# Syrup vs Sugar vs Extract



## magnum3672 (Sep 1, 2011)

I'm going to start my next BBB and its going to be maple flavored.  I'm wondering if I use Pops and substitute maple syrup or sugar for the white sugar if that would be sufficient or if I should add maple extract as well?

I have maple wood to smoke it over too but I want that sweet maple sugar taste.

Anyways if you help me out I'll share some QVIEW!

Thanks guys!


----------



## SmokinAl (Sep 1, 2011)

Don't think you'll need the maple extract, the syrup should be fine.

You can always put some extra syrup on it when you smoke it.


----------



## venture (Sep 1, 2011)

X2 on Al.  I like to add the maple syrup part way into the smoke to give the smoke a better shot and to still have time to set the glaze.  Subbing in the maple sugar is an interesting idea.  Let us know if you try that. I have never tried the extract, I would be worried about that, but again, if you try it, let us know?

Good luck and good smoking.


----------



## magnum3672 (Sep 1, 2011)

I'll try sugar for one and syrup for the other.  I'll post all results.


----------



## magnum3672 (Nov 10, 2011)

Syrup was a rousing success.  It was nice and maple-ey but I would still add some syrup during the smoking process.  If you are willing or able I suggest switching out.

And if you're comfortable with the price difference. A dollar a lb vs 8 bucks for 2 cups.


----------



## bluebombersfan (Nov 10, 2011)

I have made a few Canadian Bacons and added maple sryup to them just before I smoke.  They turn out amazing!!


----------



## magnum3672 (Nov 15, 2011)

My latest batch didn't have any maple in it and I'm sorely missing it.  I guess I'll HAVE to eat this high end delicious bacon without that maple-ey flavor.


----------

SUPPLIED ENTRIES:

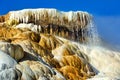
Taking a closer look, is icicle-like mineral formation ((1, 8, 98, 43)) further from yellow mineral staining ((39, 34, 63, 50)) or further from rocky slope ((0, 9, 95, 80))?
yellow mineral staining ((39, 34, 63, 50))

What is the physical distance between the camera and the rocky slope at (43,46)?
94.4 feet

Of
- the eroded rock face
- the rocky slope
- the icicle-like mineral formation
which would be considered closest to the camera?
the rocky slope

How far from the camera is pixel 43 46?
38.9 metres

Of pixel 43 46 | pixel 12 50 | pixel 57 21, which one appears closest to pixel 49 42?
pixel 43 46

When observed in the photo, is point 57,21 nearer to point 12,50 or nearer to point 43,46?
point 43,46

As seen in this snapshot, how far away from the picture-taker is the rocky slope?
28781mm

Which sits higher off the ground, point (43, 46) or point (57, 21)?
point (57, 21)

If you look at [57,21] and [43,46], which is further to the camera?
[57,21]

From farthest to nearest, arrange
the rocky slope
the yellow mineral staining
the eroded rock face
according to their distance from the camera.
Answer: the yellow mineral staining < the eroded rock face < the rocky slope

AIM: Summarize the thread on maple-flavored bacon in two sentences. The data above is separate material with no connection to the thread.

SOLUTION TO THIS EXERCISE: A poster asked whether swapping maple syrup or sugar for the white sugar in Pops would give enough maple taste or whether maple extract was also needed, and replies said the syrup should be fine, suggested adding more syrup during the smoke, and voiced worry about the extract. The original poster later called the syrup a rousing success, still recommended adding syrup while smoking, and pointed out the price difference of a dollar a pound against eight dollars for two cups.